• **Problem requirements**: Return each entry exactly, omitting nothing.

• **Lines of data**:
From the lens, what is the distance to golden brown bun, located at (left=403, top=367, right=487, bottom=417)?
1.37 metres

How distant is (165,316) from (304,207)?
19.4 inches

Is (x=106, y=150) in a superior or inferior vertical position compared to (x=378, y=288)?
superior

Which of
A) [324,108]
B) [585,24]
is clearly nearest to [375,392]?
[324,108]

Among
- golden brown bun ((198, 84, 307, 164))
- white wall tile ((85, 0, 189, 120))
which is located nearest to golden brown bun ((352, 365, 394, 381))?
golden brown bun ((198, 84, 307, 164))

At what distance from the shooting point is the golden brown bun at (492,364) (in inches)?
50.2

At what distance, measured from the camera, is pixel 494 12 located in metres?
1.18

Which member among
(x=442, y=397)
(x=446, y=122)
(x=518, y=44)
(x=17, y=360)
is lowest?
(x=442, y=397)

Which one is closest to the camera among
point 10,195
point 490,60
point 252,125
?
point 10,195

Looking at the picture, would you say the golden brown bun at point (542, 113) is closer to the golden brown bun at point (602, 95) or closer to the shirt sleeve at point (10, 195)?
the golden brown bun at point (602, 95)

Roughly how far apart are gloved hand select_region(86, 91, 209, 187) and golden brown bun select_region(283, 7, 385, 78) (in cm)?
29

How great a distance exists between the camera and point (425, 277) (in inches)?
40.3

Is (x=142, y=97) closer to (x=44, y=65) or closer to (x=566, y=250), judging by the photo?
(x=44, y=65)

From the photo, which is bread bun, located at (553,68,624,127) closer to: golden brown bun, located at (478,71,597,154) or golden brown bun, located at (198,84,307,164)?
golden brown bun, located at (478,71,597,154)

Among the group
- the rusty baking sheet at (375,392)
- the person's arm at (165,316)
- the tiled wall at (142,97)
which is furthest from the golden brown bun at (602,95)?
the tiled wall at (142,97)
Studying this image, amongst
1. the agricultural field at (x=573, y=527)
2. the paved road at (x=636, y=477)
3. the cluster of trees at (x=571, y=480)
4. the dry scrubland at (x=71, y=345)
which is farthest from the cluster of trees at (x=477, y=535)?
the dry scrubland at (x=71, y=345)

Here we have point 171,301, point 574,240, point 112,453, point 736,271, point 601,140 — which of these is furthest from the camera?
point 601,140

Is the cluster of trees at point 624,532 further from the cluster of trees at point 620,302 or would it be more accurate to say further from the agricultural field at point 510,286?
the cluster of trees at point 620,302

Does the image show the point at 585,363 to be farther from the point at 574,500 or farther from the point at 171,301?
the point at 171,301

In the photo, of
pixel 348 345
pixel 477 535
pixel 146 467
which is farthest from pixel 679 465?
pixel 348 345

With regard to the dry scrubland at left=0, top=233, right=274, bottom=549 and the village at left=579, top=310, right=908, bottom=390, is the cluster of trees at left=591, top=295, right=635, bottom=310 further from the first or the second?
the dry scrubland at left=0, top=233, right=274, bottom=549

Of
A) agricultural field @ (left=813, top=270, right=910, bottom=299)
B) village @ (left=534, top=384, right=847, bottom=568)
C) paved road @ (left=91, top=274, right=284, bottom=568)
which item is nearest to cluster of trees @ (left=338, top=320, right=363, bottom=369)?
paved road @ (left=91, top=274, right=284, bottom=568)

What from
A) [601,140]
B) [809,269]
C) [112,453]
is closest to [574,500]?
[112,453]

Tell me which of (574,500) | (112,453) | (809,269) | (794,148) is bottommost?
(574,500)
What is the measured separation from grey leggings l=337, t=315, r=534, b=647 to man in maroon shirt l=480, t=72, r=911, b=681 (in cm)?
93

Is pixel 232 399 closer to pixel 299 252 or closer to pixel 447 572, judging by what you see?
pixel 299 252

• **Response to this exercise**:
From the lens, what is the distance to golden brown bun, located at (left=403, top=367, right=487, bottom=417)?
1.37 metres

How distant is (165,316) from (304,207)?
19.4 inches

Is (x=106, y=150) in a superior or inferior vertical position compared to (x=378, y=288)?
superior

Which of
A) [324,108]
B) [585,24]
is clearly nearest to [375,392]?
[324,108]

Among
- golden brown bun ((198, 84, 307, 164))
- white wall tile ((85, 0, 189, 120))
which is located nearest to golden brown bun ((352, 365, 394, 381))?
golden brown bun ((198, 84, 307, 164))

At what distance from the shooting point is the golden brown bun at (492,364) (in inches)?
50.2

At what distance, measured from the camera, is pixel 494 12 located in metres?
1.18

Which member among
(x=442, y=397)
(x=446, y=122)
(x=518, y=44)
(x=17, y=360)
is lowest?
(x=442, y=397)

Which one is closest to the camera among
point 10,195
point 490,60
point 252,125
?
point 10,195

Looking at the picture, would you say the golden brown bun at point (542, 113) is closer to the golden brown bun at point (602, 95) or closer to the shirt sleeve at point (10, 195)?
the golden brown bun at point (602, 95)

Roughly how far apart are gloved hand select_region(86, 91, 209, 187) and golden brown bun select_region(283, 7, 385, 78) (in cm)?
29

How great a distance exists between the camera and point (425, 277) (in inches)?
40.3

Is (x=142, y=97) closer to (x=44, y=65) or closer to (x=566, y=250), judging by the photo?
(x=44, y=65)

From the photo, which is bread bun, located at (553,68,624,127) closer to: golden brown bun, located at (478,71,597,154) or golden brown bun, located at (198,84,307,164)?
golden brown bun, located at (478,71,597,154)

Among the group
- the rusty baking sheet at (375,392)
- the person's arm at (165,316)
- the tiled wall at (142,97)
which is furthest from the golden brown bun at (602,95)?
the tiled wall at (142,97)
Studying this image, amongst
1. the agricultural field at (x=573, y=527)
2. the paved road at (x=636, y=477)
3. the cluster of trees at (x=571, y=480)
4. the dry scrubland at (x=71, y=345)
which is farthest from the cluster of trees at (x=477, y=535)?
the dry scrubland at (x=71, y=345)

Here we have point 171,301, point 574,240, point 112,453, point 736,271, point 601,140 — which of these is furthest from the camera?
point 601,140

Is the cluster of trees at point 624,532 further from the cluster of trees at point 620,302 or would it be more accurate to say further from the agricultural field at point 510,286?
the cluster of trees at point 620,302

Does the image show the point at 585,363 to be farther from the point at 574,500 or farther from the point at 171,301?
the point at 171,301

In the photo, of
pixel 348 345
pixel 477 535
pixel 146 467
which is farthest from pixel 679 465?
pixel 348 345

With regard to the dry scrubland at left=0, top=233, right=274, bottom=549 and the village at left=579, top=310, right=908, bottom=390, is the cluster of trees at left=591, top=295, right=635, bottom=310 further from the first or the second?
the dry scrubland at left=0, top=233, right=274, bottom=549

Of
A) agricultural field @ (left=813, top=270, right=910, bottom=299)
B) village @ (left=534, top=384, right=847, bottom=568)
C) paved road @ (left=91, top=274, right=284, bottom=568)
which item is nearest to cluster of trees @ (left=338, top=320, right=363, bottom=369)?
paved road @ (left=91, top=274, right=284, bottom=568)

What from
A) [601,140]
B) [809,269]
C) [112,453]
is closest to [574,500]?
[112,453]

Tell me which of (574,500) | (112,453) | (809,269) | (794,148) is bottommost?
(574,500)
What is the measured separation from grey leggings l=337, t=315, r=534, b=647 to man in maroon shirt l=480, t=72, r=911, b=681 (in cm)?
93

Is pixel 232 399 closer to pixel 299 252 or closer to pixel 447 572, judging by what you see?
pixel 299 252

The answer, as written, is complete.